SCHNEIDEWIND kritisiert die vielfach verkürzte Diskussion über die Folgen der Informationstechnologien: "Nicht die vordergründigen direkten Effekte wie Energieverbrauch oder Elektronikschrott sind die großen Wirkungen der neuen Technologien, sondern die indirekten Effekte, also die Veränderung von Verbrauchergewohnheiten, der Organisation von Wertschöpfungsketten und der sozio-politischen Organisation".
Damit sich Österreich zu einer nachhaltigen Informationsgesellschaft entwickeln kann, brauchen die neuen Technologien eine Richtung, in die sie sich entwickeln können: "In der Produktion von Gütern haben wir schon viele Beispiele", sagt Petra OSWALD vom Ökologie-Institut: Modulare, veränderbare Geräte mit wiederverwertbaren Komponenten nach dem KISS-Prinzip (keep it smart and simple) sparten nicht nur Ressourcen, sondern seien auch näher am Benutzer und seinen Bedürfnissen. Was jedoch noch fehle, sei ein Gesamtbild einer Nachhaltigen Informationsgesellschaft: "Hier stehen wir erst ganz am Anfang", sagt Petra OSWALD.

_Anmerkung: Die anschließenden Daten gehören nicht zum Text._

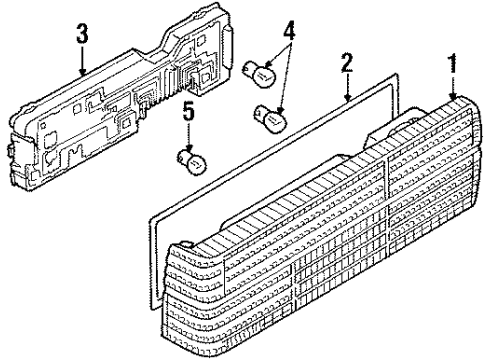 3
4
2
1
5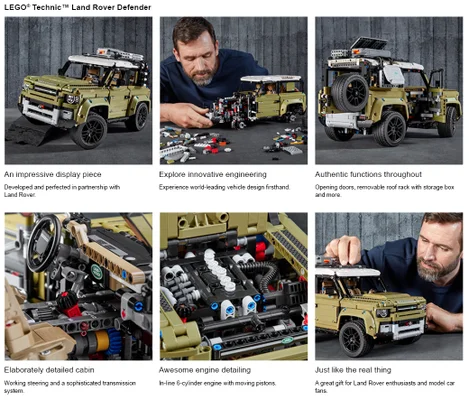 LEGO® Technic™ Land Rover Defender

An impressive display piece

Developed and perfected in partnership with Land Rover.

Explore innovative engineering

Experience world-leading vehicle design firsthand.

Authentic functions throughout

Opening doors, removable roof rack with storage box and more.

Elaborately detailed cabin

Working steering and a sophisticated transmission system.

Awesome engine detailing

In-line 6-cylinder engine with moving pistons.

Just like the real thing

A great gift for Land Rover enthusiasts and model car fans.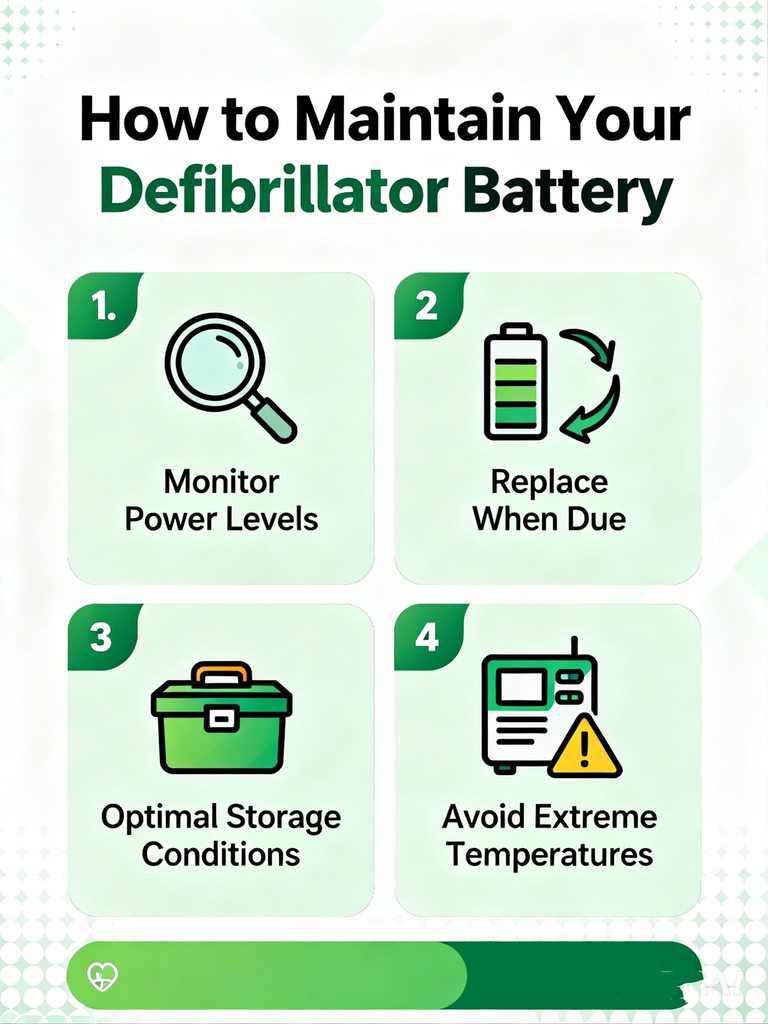 How to Maintain Your Defibrillator Battery

1.

Monitor Power Levels

2

Replace When Due

3

Optimal Storage Conditions

4

Avoid Extreme Temperatures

Informationsgesellschaft 2020: Zwei Wege zur Nachhaltigkeit
Für IT-Experten Thomas SCHAUER vom FAW Ulm führen zwei Wege zu einer solchen Nachhaltigen Informationsgesellschaft: Zum einen brauche es veränderte Rahmenbedingungen: "Die Sozialabgaben in Deutschland haben in den letzten 26 Jahren um zwei Drittel zugelegt (gemessen am Ausgangswert 1970). Die Besteuerung von Kapital ist im gleichen Zeitraum um mehr als die Hälfte gefallen, und die Besteuerung von Naturverbrauch hat um ein Drittel nachgegeben", zitiert Thomas SCHAUER. Unter solchen Bedingungen könne die Informationsgesellschaft weder ökologisch noch sozial nachhaltig werden.
Zum anderen brauche es einen Bewusstseinswandel in Unternehmen und der Bevölkerung, aber auch das sei enorm schwierig: "Das Umweltbewusstsein bei den Leuten ist ja sehr hoch, aber es drückt sich selten in konkreten Taten aus", sagt Thomas SCHAUER: "80% der Deutschen behaupteten, sie hätten bewusst zum Schutz der Umwelt beigetragen, aber 74% von ihnen haben ihren letzten Urlaub mit dem Auto oder dem Flugzeug angetreten". Ähnliche Untersuchungen gibt es aus dem Unternehmensbereich: 65% der deutschen Unternehmer behaupteten, Umweltthemen seien wichtig oder sehr wichtig für ihr Unternehmen, aber 79% von ihnen unternehmen nichts, um die Umweltauswirkungen ihres Handelns zu messen oder zu steuern.
Österreichs Weg zu einer Nachhaltigen Informationsgesellschaft
<SISA 2002> ist der Startschuss zu einem mehrjährigen Dialog unter Entscheidungsträgern aus Wirtschaft, Verwaltung und Politik, dem Sozialbereich, sowie Wissenschaft und Forschung, um die Chancen einer Nachhaltigen Informationsgesellschaft für den Standort Österreich auszuloten: Gemeinsam wird entwickelt, welche Marktchancen für Unternehmen, welche sozialen Chancen für die Gesellschaft möglich sind, und welche politischen Rahmenbedingungen es braucht, um Informationstechnologien mit der österreichischen Nachhaltigkeitsstrategie in Einklang zu bringen. "Eine nachhaltige Informationsgesellschaft ist gestaltbar. Nicht nur der Staat, sondern auch die Untenehmen und Nichtregierungsorganisationen sind dabei gefordert", sagt Uwe SCHNEIDEWIND zu <SISA 2002>.